Недалеко проходило шоссе – мы слышали шум автомобильных моторов. Фары вспыхивали, освещая дорогу, и потухали вновь.
– Не курить, – предупредил я солдат. – Здесь открытое место, видно со всех сторон.
Мы с Шимоном пошли к заводской стене. Добрались, следуя вдоль нее, до больших, окованных железными полосами деревянных ворот. Рельсы подходили под них.
– Где должна стоять автомашина? – спросил я шепотом.
Шимон ткнул пальцем в темноту:
– Уже стоит.
Я сколько ни вглядывался, ничего не мог увидеть.
– Там, под деревом, – прошептал он.
Шимон был ростом ниже меня. Пригнувшись, я заметил на фоне темного горизонта, возле дерева с раскидистой кроной, одиноко высившегося посреди пустыря, черный прямоугольник кузова и округлые очертания кабины.
– Стучи!
Шимон постучал в ворота два раза, потом, после паузы, еще три раза.
– Кто? – раздался голос.
– За металлическим ломом.
– А, сейчас подвезут.
Одна половина ворот приоткрылась, ржаво взвизгнув.
– Скрипят, проклятые!
Немолодой охранник, с винтовкой наперевес, придерживая плечом ворота, пристально вглядывался в наши лица.
– Вас только двое?
– Шимон, за остальными!
– Слушаюсь!
Он отступил в сторону и тотчас же исчез в темноте, словно провалился сквозь землю.
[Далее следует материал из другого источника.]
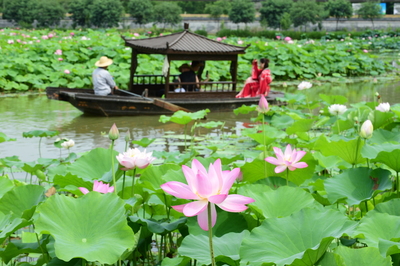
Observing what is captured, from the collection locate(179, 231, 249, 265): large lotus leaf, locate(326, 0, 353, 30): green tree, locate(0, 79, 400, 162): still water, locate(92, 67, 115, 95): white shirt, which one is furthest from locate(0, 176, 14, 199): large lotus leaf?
locate(326, 0, 353, 30): green tree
Я не слышал даже звука шагов.
– Ловкий малый! – похвалил охранник.
– Кто на соседних постах? – спросил я.
– Не беспокойтесь, господин лейтенант. Все как условлено… Вы меня потом свяжете и насадите шишек побольше. Лучше пару лишних, чем завтра болтаться на веревке…
Подошли солдаты.
Я поставил двоих за поворотом стены, еще двоих выслал вперед, к дороге, а четырех, во главе с Шимоном, оставил у ворот.
В темноте замелькали фигуры рабочих. Они очень торопились, почти бежали, таща в руках какие-то металлические стержни и хомуты. Детали, видимо, были очень тяжелыми: рабочие сгибались, крякали от натуги.
Я не видел, откуда они шли. Завод был погружен в мрак. Лишь один раз труба, отстоявшая довольно далеко от нар, вдруг выплюнула сноп искр. Они осветили ненадолго неверным дрожащим светом грязные закопченные корпуса и погасли, не долетев до земли.
От машины рабочие возвращались бегом и ныряли в темные провалы ворот, которые придерживал охранник – как только он их отпускал, они начинали скрипеть.
– Много еще? – спросил я, остановив одного из рабочих.
– Со станками все, – он тяжело, надсадно дышал. – Теперь только насос для охлаждающей жидкости.
– А насос зачем? – спросил охранник.
– Ну, это уникальная штука! Шестьдесят атмосфер – один на весь цех. Где они другой такой раздобудут?
Он исчез в темноте.
Где-то громыхнул выстрел. Я прислушался. У главных ворот стоит Комочин со своей группой. Если на заводе поднимут тревогу и вызовут войска из города, они должны будут принять бой и держаться, пока мы все не увезем и не уйдем сами.
Еще выстрел!
Нет, не у главного входа. Совсем в другой стороне.
– Шимон! -подозвал я своего помощника. – Следите за воротами. Я к машине.
Спотыкаясь о кучи шуршавшего под ногами сухого шлака – его выбрасывали на пустырь из заводских цехов, – я добрался до дороги. На обочине сдержанно урчала машина. В кабине сидел шофер в военной форме.